Двери лифта открылись. В зале полным ходом шла, как это ни отвратительно, самая обычная вечеринка. Официанты в накрахмаленной форме разносили подносы с напитками и закусками. Повсюду толпились политики, их жены, репортеры и представители калифорнийской элиты — трепались о всякой ерунде, которая не шла ни в какое сравнение с кровью Джордж на стенах нашего грузовика. Только в глазах читалась тревога: они знали про объявленный карантин и боялись. Половина этих людей временно проживала сейчас в Центре собраний, многие работали там или были совладельцами. Но гости не хотели терять лицо. Конечно, ведь речь шла о миллионах долларов, которые город мог потерять из-за вспышки вируса. Так что вечеринка продолжалась.
— По был прав, — пробормотал я.
Нас уже поджидал человек с анализатором. Я сунул в прибор свою многострадальную руку. В очередной раз замигали индикаторы: красный, желтый и, наконец, зеленый. Чист. Если уж я не заразился, столько просидев в грузовике вместе с трупом Джордж, то, наверное, теперь меня ничем не возьмешь. Смерть от вируса была бы слишком простым выходом из ситуации.
Я быстро выдернул руку из устройства, показал пропуск и нырнул в толпу. Стив не отставал. Мимо гостей, мимо официантов — туда, где я последний раз видел сенатора. Ему бы не разрешили уехать, ведь в Центре объявили карантин. Значит, Райман, видимо, все еще сидит там, вместе с остатками предвыборного штаба. Логично.

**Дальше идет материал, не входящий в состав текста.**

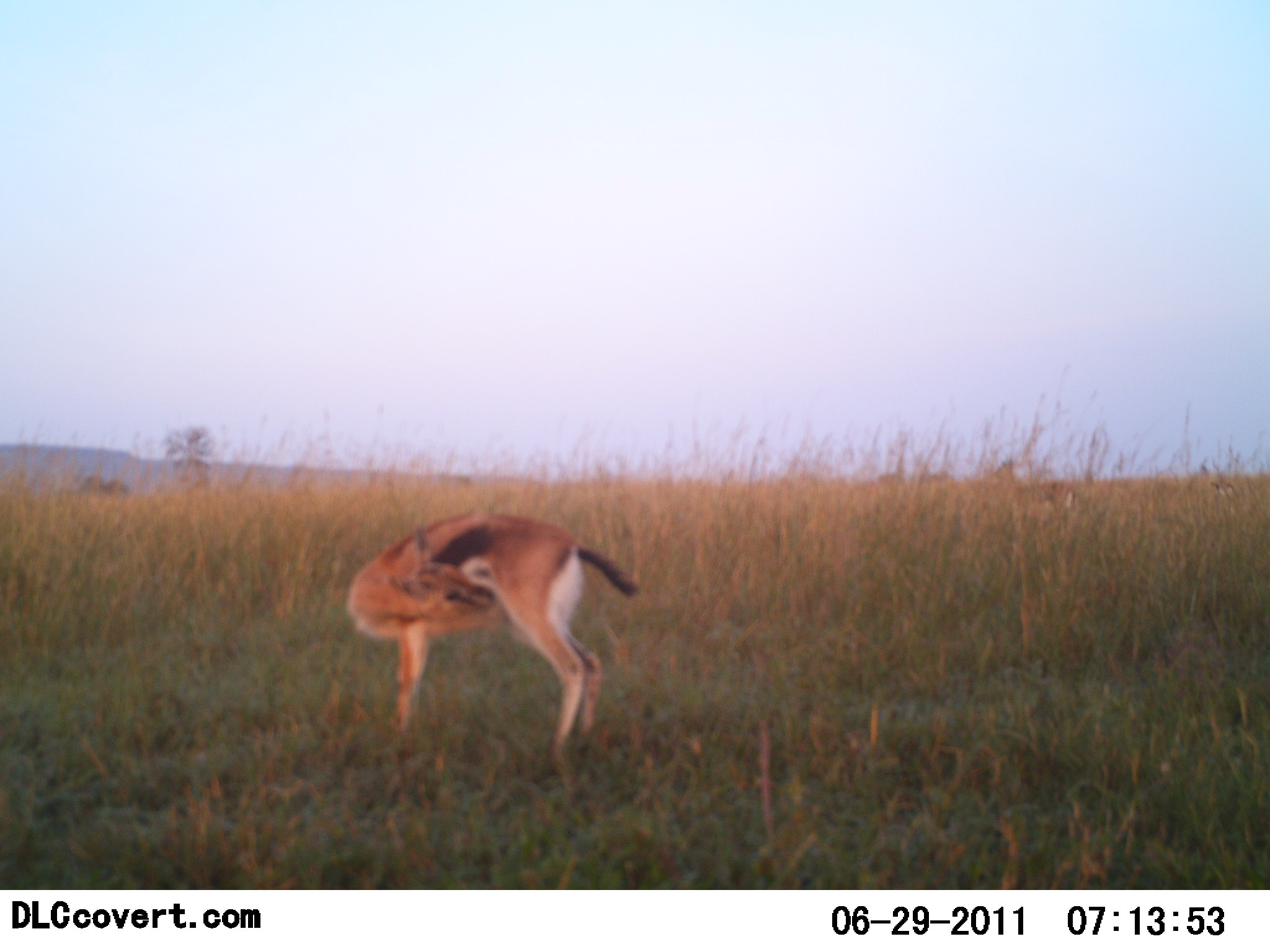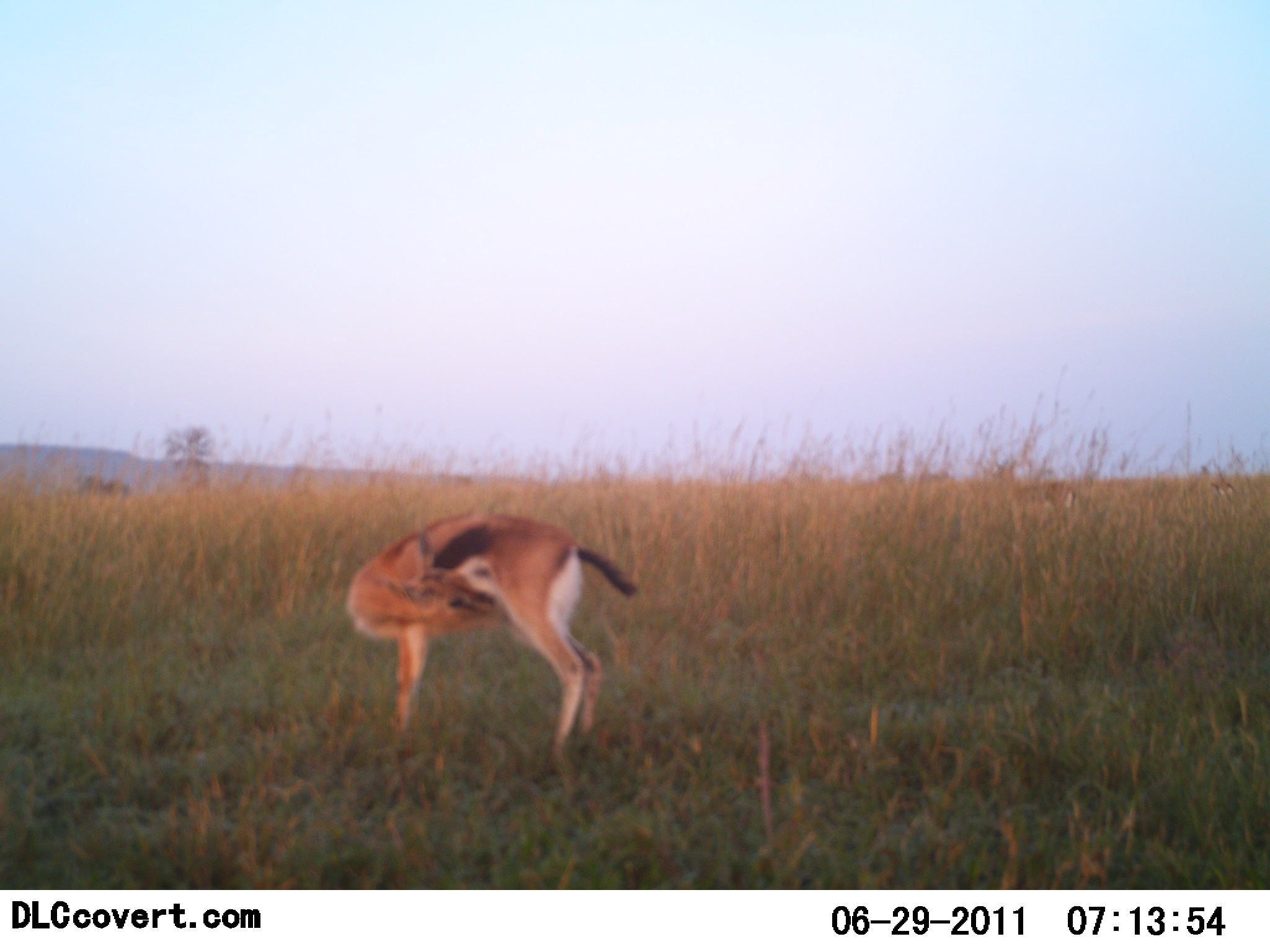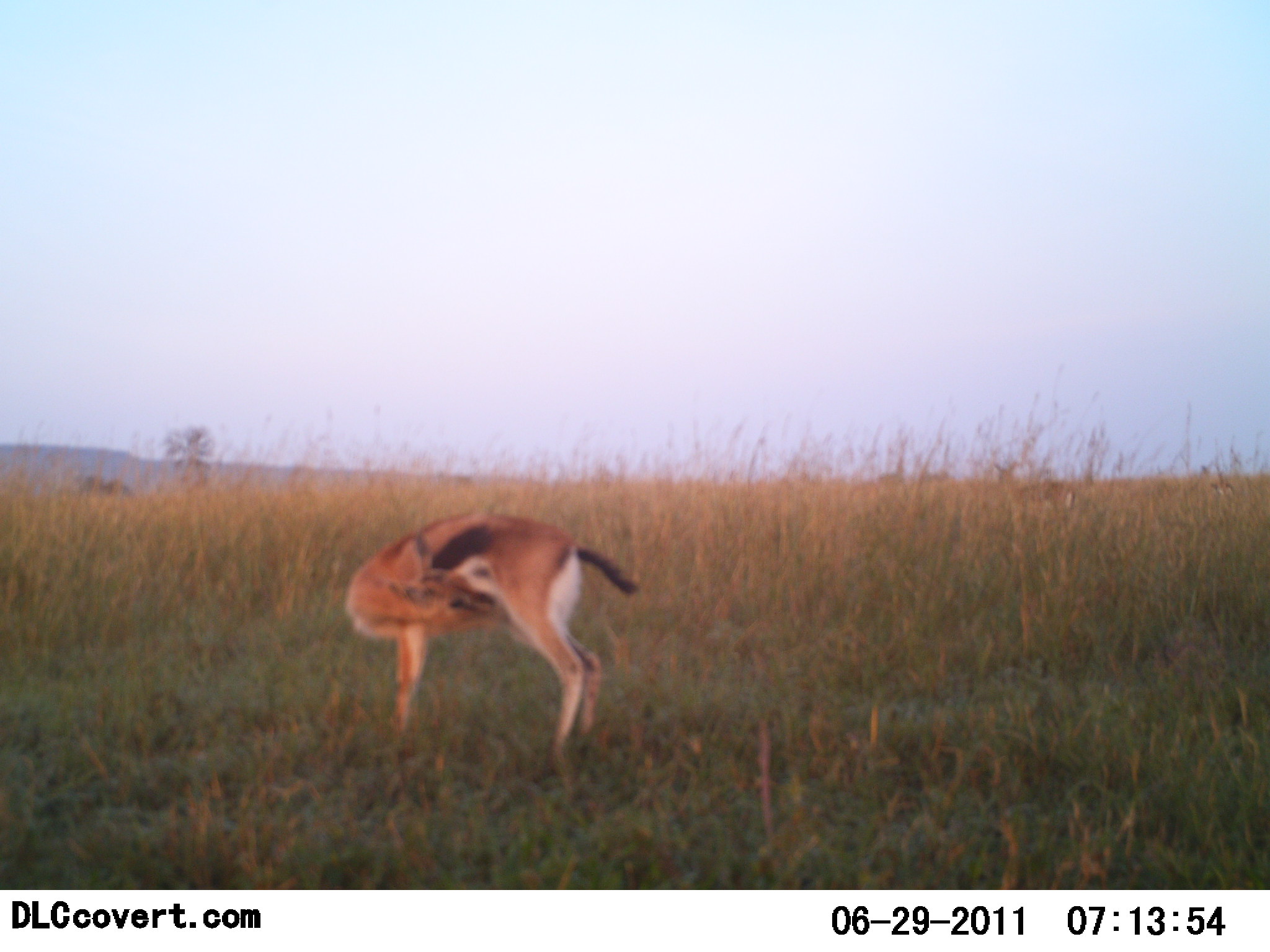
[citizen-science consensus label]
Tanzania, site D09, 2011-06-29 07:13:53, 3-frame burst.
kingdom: Animalia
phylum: Chordata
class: Mammalia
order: Artiodactyla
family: Bovidae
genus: Eudorcas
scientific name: Eudorcas thomsonii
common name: thomson's gazelle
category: gazellethomsons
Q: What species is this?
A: Gazellethomsons (thomson's gazelle) (Eudorcas thomsonii).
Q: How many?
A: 1.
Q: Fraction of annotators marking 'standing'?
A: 70%.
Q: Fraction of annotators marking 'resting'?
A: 20%.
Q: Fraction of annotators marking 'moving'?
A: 0%.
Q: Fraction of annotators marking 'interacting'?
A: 20%.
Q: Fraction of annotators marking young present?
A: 0%.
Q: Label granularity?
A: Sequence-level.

Люди шарахались от меня, вытаращив глаза, их тщательно сдерживаемый страх прорывался наружу. Я на мгновение остановился и оглядел себя: грязь, следы пороха, оружие — только крови не хватает. Каким-то чудом на меня не попала кровь Джордж. Хорошо, она ведь успела заразиться, ее кровь превратила бы меня самого в опасную зону. Но, с какой-то точки зрения, даже жаль. Так хотя бы какая-то ее часть стала бы свидетелем финала это истории.
— Шон? — послышался изумленный голос сенатора.
Я повернулся на звук. Райман привстал с кресла. Слева от него, прижав руки к губам, сидела испуганная Эмили. Справа — Тейт. В отличие от Райманов, губернатор явно был мне не рад. Я ясно видел ненависть в его глазах.
— Здравствуйте, сенатор Райман.
Я подошел к столу, за которым собрались, по всей видимости, все уцелевшие члены предвыборного штаба. Из нас человек десять пришли сегодня слушать эту глупую речь, а караван в общей сложности насчитывал около шестидесяти. Какой получается уровень смертности? Пятьдесят процентов? Больше? Наверняка больше. Таков механизм вспышки вируса — захватить, а если не удастся — убить.
— Миссис Райман. — Я едва заметно улыбнулся, раньше так всегда делала Джордж, но не я. — Губернатор.
— Боже мой, Шон. — Эмили вскочила, опрокинув стул, подбежала и обняла меня. — Мы слышали новости. Мне так жаль.
— Я ее пристрелил, — сообщил я как бы между делом, глядя поверх ее плеча на Раймана и Тейта. — Она начала превращаться, и я нажал на курок. До этого момента она была в полном сознании. Можно замедлить действие вируса при помощи седативных средств и активированных лейкоцитов. Этому учат на курсах первой помощи. Чтобы жертва успела передать свои последние слова близким.